The records below must be repeated exactly, but without their pictures.

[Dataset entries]
• • • • • • •
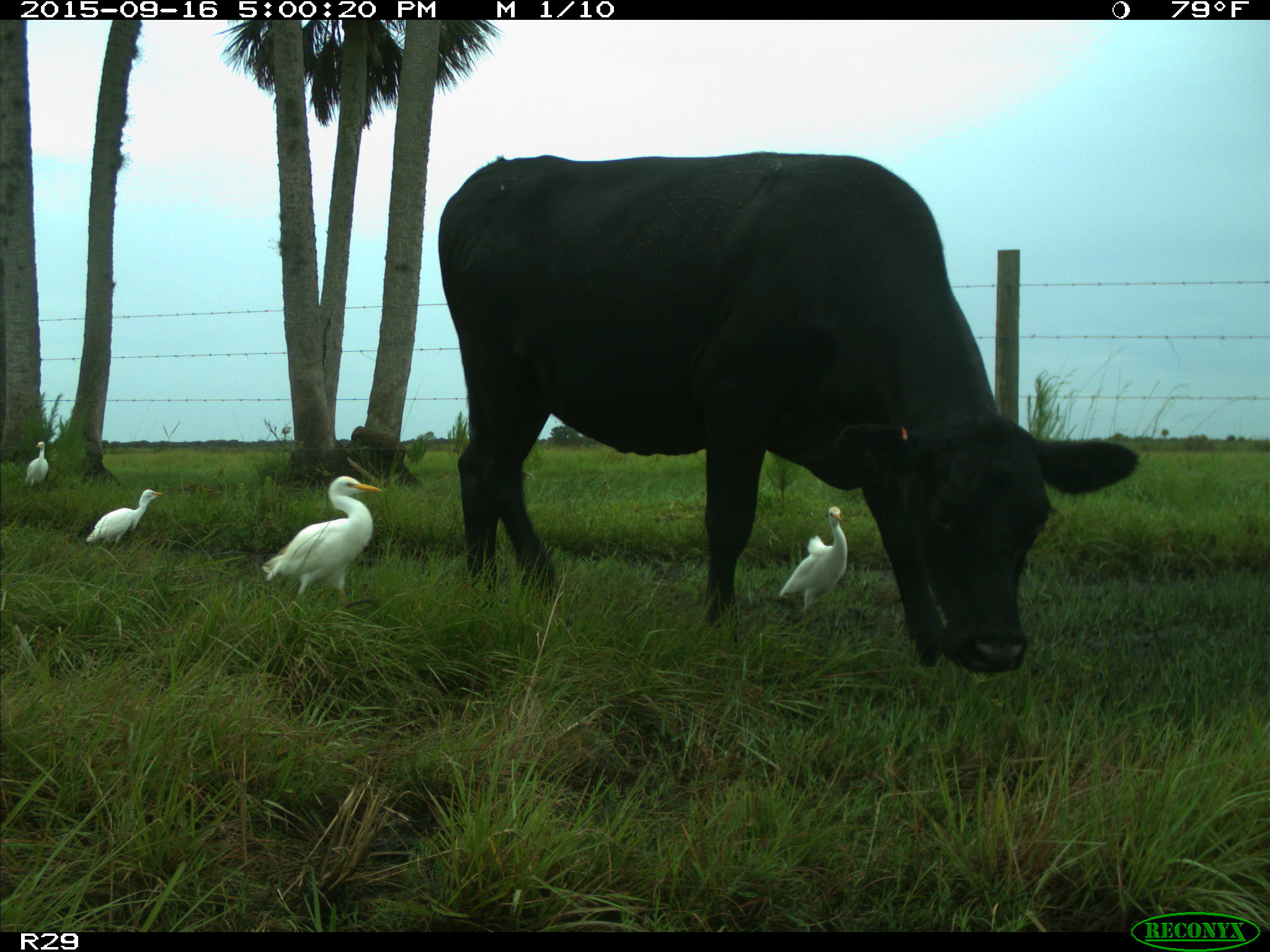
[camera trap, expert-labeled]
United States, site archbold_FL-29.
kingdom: Animalia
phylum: Chordata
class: Mammalia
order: Artiodactyla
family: Bovidae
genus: Bos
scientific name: Bos taurus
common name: domestic cow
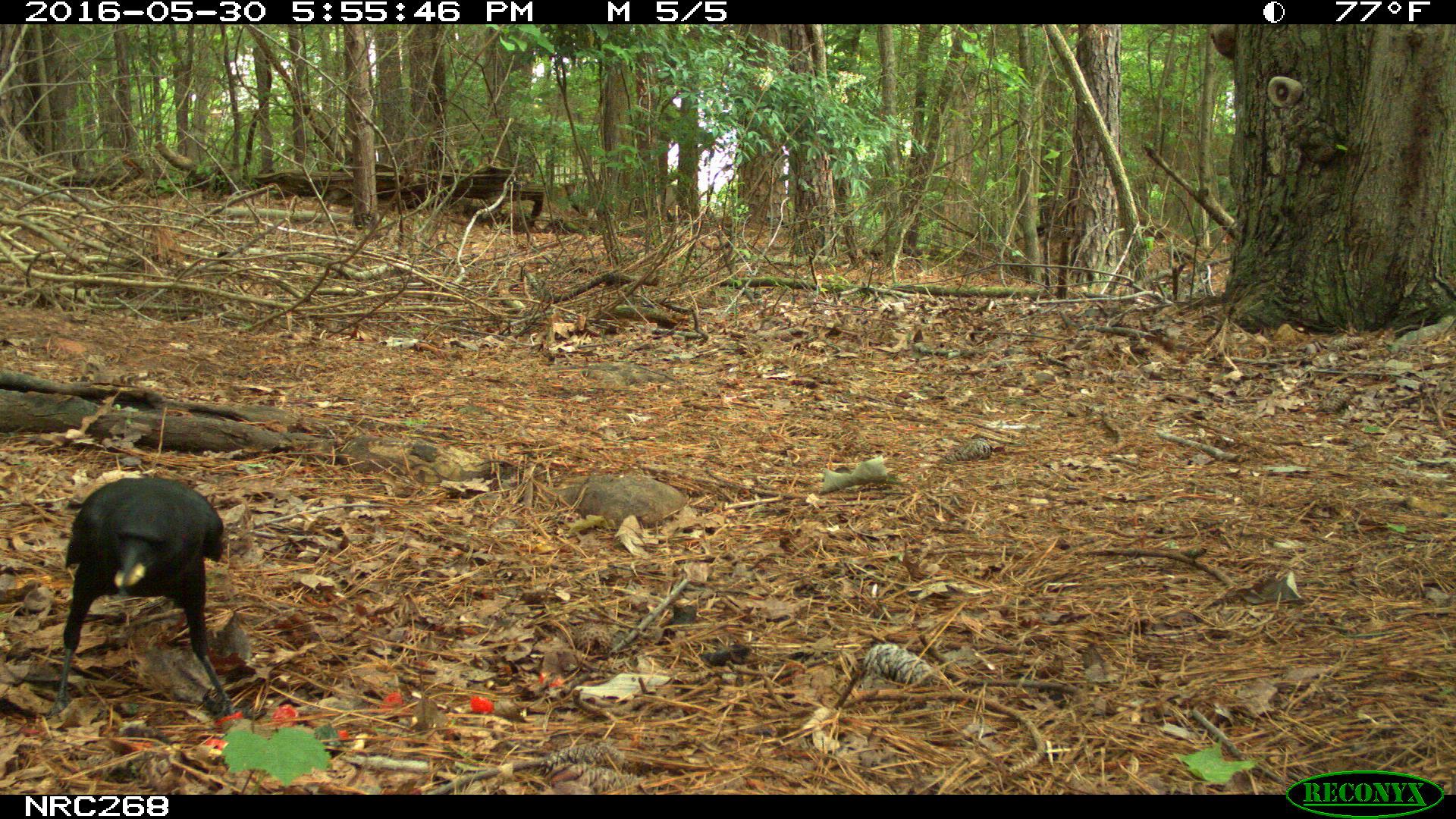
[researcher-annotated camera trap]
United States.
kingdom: Animalia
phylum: Chordata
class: Aves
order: Passeriformes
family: Corvidae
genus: Corvus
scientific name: Corvus brachyrhynchos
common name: american crow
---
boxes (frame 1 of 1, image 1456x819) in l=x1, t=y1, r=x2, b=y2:
American Crow: l=60, t=483, r=241, b=691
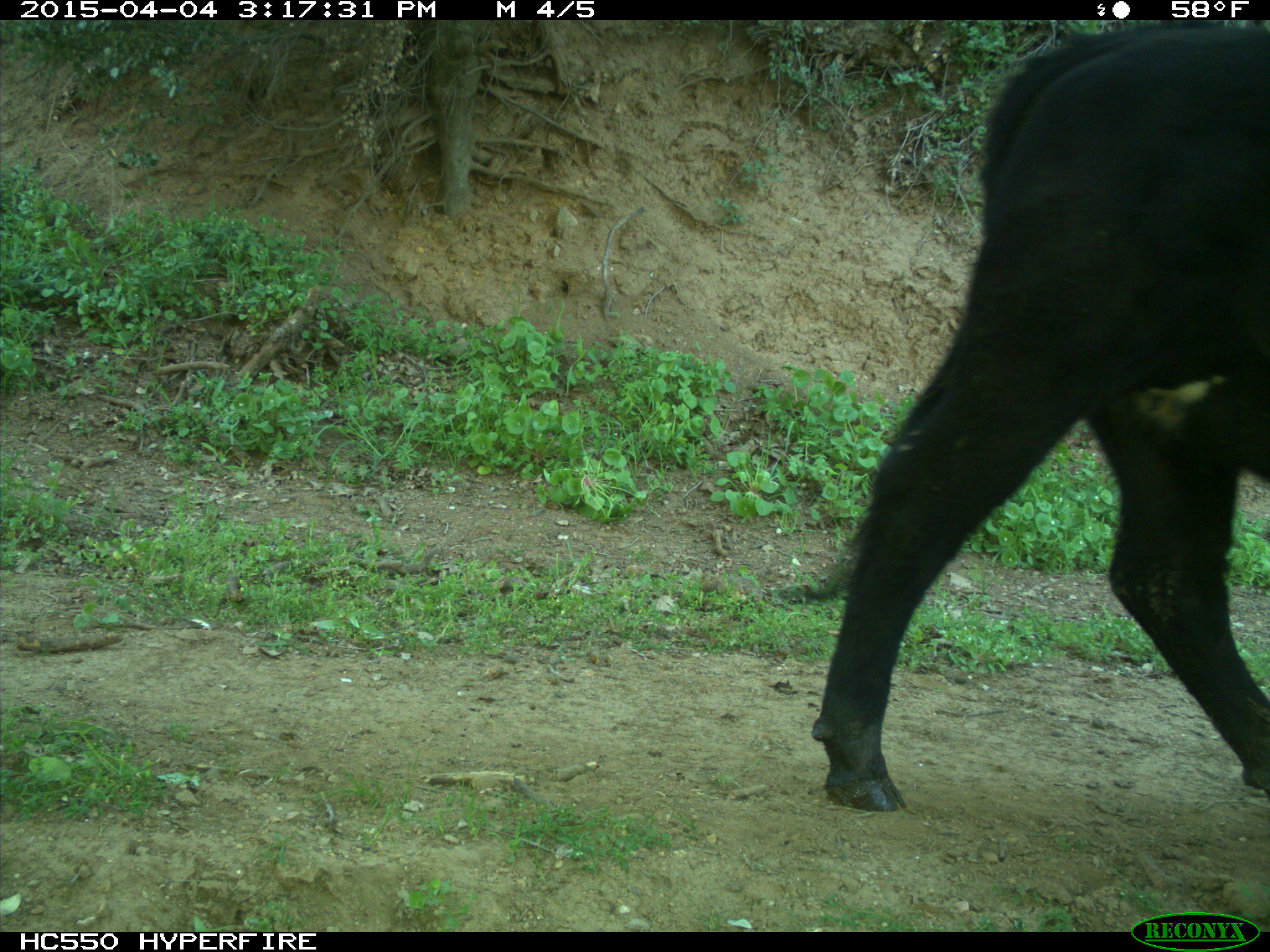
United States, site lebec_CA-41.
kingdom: Animalia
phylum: Chordata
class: Mammalia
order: Artiodactyla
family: Bovidae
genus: Bos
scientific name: Bos taurus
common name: domestic cow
• • • • • • •
> _Expected output_
[camera trap, expert-labeled]
United States, site archbold_FL-29.
kingdom: Animalia
phylum: Chordata
class: Mammalia
order: Artiodactyla
family: Bovidae
genus: Bos
scientific name: Bos taurus
common name: domestic cow
[researcher-annotated camera trap]
United States.
kingdom: Animalia
phylum: Chordata
class: Aves
order: Passeriformes
family: Corvidae
genus: Corvus
scientific name: Corvus brachyrhynchos
common name: american crow
---
boxes (frame 1 of 1, image 1456x819) in l=x1, t=y1, r=x2, b=y2:
American Crow: l=60, t=483, r=241, b=691
United States, site lebec_CA-41.
kingdom: Animalia
phylum: Chordata
class: Mammalia
order: Artiodactyla
family: Bovidae
genus: Bos
scientific name: Bos taurus
common name: domestic cow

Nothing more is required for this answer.